Biden’s pronouncement came after Xavier Becerra, head of the U.S. Department of Health and Human Services, attended the annual World Health Assembly yesterday and called on WHO to push forward with a promised follow-up to its initial investigative trip to China. “Phase two of the COVID origins study must be launched with terms of reference that are transparent, science-based, and give international experts the independence to fully assess the source of the virus and the early days of the outbreak,” Becerra said.
The notion that the virus might have escaped from the Wuhan Institute of Virology, which conducts coronavirus research, has gotten renewed attention since the WHO mission to China struggled to uncover information that significantly advanced the natural spillover hypothesis. Identifying an animal reservoir of a new virus or an intermediate host that transmitted it to people often takes years, but the immense toll of COVID-19 has added urgency to the search for how SARS-CoV-2 sparked a pandemic.
Recently, well-known journalists, notably former The New York Times writers Nicholas Wade and Donald McNeil, and prominent scientists, including several who had previously expressed doubts about the lab-leak idea, have endorsed closer scrutiny of the idea, in part because of the apparent lack of serious attention it was given by the WHO mission. The team’s 40-page report devoted just three pages to the lab-leak hypothesis, and members of the mission have said they were not qualified or able to conduct a thorough investigation of the hypothesis. In a letter in Science last week, a mix of virologists, epidemiologists and other scientists also called for further investigation, writing: “Theories of accidental release from a lab and zoonotic spillover both remain viable. Knowing how COVID-19 emerged is critical for informing global strategies to mitigate the risk of future outbreaks.”
Biden’s statement references an intelligence report on the origins of COVID-19 that he had his national security adviser compile after the November 2020 election. (That report may be the source of a widely shared article in The Wall Street Journal last week revealing that three workers at a Wuhan lab that conducts coronavirus research received hospital care in November 2019 for an unspecified illness; some have speculated they had COVID-19.) After noting the two competing scenarios for SARS-CoV-2’s origins—a natural origin or a laboratory accident—Biden’s statement says:
As of today, the U.S. Intelligence Community has “coalesced around two likely scenarios” but has not reached a definitive conclusion on this question. Here is their current position: while two elements in the IC leans toward the former scenario and one leans more toward the latter – each with low or moderate confidence – the majority of elements do not believe there is sufficient information to assess one to be more likely than the other.
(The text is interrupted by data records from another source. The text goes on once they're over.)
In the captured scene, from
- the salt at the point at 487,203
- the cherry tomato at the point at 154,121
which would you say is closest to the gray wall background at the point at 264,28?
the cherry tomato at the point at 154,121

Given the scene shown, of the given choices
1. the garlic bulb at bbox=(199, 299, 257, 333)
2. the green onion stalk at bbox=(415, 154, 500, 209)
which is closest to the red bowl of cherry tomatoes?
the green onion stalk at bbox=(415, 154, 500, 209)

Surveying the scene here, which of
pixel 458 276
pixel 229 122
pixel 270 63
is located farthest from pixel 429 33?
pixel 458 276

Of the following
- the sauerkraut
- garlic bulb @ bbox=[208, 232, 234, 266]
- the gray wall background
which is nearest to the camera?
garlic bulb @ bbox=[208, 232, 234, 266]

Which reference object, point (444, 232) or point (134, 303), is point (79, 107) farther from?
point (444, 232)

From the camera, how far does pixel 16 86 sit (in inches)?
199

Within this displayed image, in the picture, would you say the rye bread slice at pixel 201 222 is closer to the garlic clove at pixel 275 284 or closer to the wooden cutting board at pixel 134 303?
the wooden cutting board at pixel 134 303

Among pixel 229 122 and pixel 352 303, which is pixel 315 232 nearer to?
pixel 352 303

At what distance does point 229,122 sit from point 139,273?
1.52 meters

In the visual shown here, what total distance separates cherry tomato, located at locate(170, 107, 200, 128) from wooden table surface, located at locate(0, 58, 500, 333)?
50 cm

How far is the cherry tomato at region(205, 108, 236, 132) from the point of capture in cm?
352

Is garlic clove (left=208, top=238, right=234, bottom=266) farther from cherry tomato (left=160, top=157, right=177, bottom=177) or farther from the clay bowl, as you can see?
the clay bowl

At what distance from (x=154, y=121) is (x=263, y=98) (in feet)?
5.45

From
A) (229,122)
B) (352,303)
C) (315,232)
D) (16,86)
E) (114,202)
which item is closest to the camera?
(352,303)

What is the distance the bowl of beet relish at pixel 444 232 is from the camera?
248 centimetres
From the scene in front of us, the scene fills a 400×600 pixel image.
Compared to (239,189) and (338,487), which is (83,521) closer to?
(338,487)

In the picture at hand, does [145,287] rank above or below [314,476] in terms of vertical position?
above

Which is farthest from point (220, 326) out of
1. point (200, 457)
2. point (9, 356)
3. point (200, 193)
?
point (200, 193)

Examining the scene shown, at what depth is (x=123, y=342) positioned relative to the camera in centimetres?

As part of today’s Senate appropriations hearing on the 2022 budget request for the National Institutes of Health (NIH), agency Director Francis Collins and National Institute of Allergy and Infectious Diseases Director Anthony Fauci were asked for their thoughts on the origins of COVID-19. “I still believe that the most likely scenario is that this was a natural occurrence,” Fauci said. “But no one knows that 100% for sure. And since there’s a lot of concern, a lot of speculation, and since no one absolutely knows that, I believe we do need the kind of investigation where there’s open transparency and all the information available to be made available to scrutinize.”
Collins echoed those sentiments. “I’m very much where Dr. Fauci is with the desire to be as transparent as possible in this situation and really try to find out what happened. I agree with him that it is most likely that this is a virus that arose naturally, but we cannot exclude the possibility of some kind of a lab accident,” he said. “That’s why we’ve advocated very strongly that WHO needs to go back and try again after the first phase of their investigation really satisfied nobody. And this time we need a really expert-driven, no-holds-barred collection of information, which is how we’re mostly really going to find out what happened.”